Und so konnten mich nicht einmal meine Eltern davon abhalten, meine Haare weiterhin verfilzen zu lassen. So wurden sie gleich doppelt praktisch: Als Abgrenzung von MitschülerInnen und als Rebellion gegen die mich einschränkenden Eltern.

Die gute Fee

Mein Selbstbewusstsein durfte sich langsam aber sicher aufbauen und schließlich passierte das unglaubliche: Auf einer späteren Kursfahrt nach Rom in der 11. Klasse wurde ich von einem professionellen Fotografen am Flughafen entdeckt. Er sprach meine Lehrerin an, dass er gern Kontakt zu mir herstellen wolle und nur einige Wochen später stand in in seinem Fotostudio und wir machten die ersten professionellen Fotos von mir. Ihm folgten in den darauffolgenden Jahren weitere 50 Fotografen, einige Modeljobs und diverse Anfragen von unterschiedlichsten Reality-TV-Formaten (die ich selbstverständlich ablehnte, weil… weil!). Ich kam als alternatives Hobbyfotomodel sehr gut an in der damals noch jungen Welt der sozialen Netzwerke. Es war, als sei endlich die gute Fee erschienen, die ich mir im Alter von neun Jahren in der Grundschule herbei gewünscht hatte. Am Ende war die Lösung so einfach: Dreads (- naja, fast)!

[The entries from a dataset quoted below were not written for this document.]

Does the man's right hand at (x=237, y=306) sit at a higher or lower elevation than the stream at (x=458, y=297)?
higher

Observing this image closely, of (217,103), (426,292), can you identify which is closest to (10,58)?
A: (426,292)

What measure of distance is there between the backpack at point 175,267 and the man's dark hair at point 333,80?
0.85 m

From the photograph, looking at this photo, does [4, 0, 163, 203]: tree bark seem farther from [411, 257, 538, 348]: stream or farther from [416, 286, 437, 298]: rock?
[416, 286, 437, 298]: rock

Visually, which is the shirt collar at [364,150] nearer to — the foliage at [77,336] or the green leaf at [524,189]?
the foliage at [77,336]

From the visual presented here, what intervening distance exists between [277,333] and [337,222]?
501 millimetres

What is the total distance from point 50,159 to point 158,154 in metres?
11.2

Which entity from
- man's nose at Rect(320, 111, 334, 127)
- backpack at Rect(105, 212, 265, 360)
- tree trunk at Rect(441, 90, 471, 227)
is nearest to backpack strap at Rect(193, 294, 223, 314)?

Wir sind stark, unabhängig und frei

Locs waren für mich nie nur ein Style, sondern mein ganz persönlicher kleiner Unabhängigkeitskampf. Mit ihnen war ich vielen Vorurteilen ausgesetzt und meine Mission wurde, diese aus der Welt zu räumen, denn verfilzte Haare sind das natürlichste von der Welt und eine menschliche biologische Eigenschaft. Dies als eklig, dreckig oder unhygienisch zu betiteln, würde bedeuten, die Natur des Menschen zu verurteilen. Wer glaubt, Dreads zu haben, sei heutzutage unproblematisch, eine Modeerscheinung und trendy, der liegt damit falsch. Ich treffe immer noch viele Dreadheads, die aufgrund ihrer Haare diskriminiert werden und zwar unabhängig von ihrer Hautfarbe, ihres Geschlechts oder ihrer Sexualität. Wir alle haben aber eines gemeinsam, was uns stärkt: Wir haben für unser Leben entschieden, dass wir sind, wie wir sein wollen. Stark, unabhängig, frei.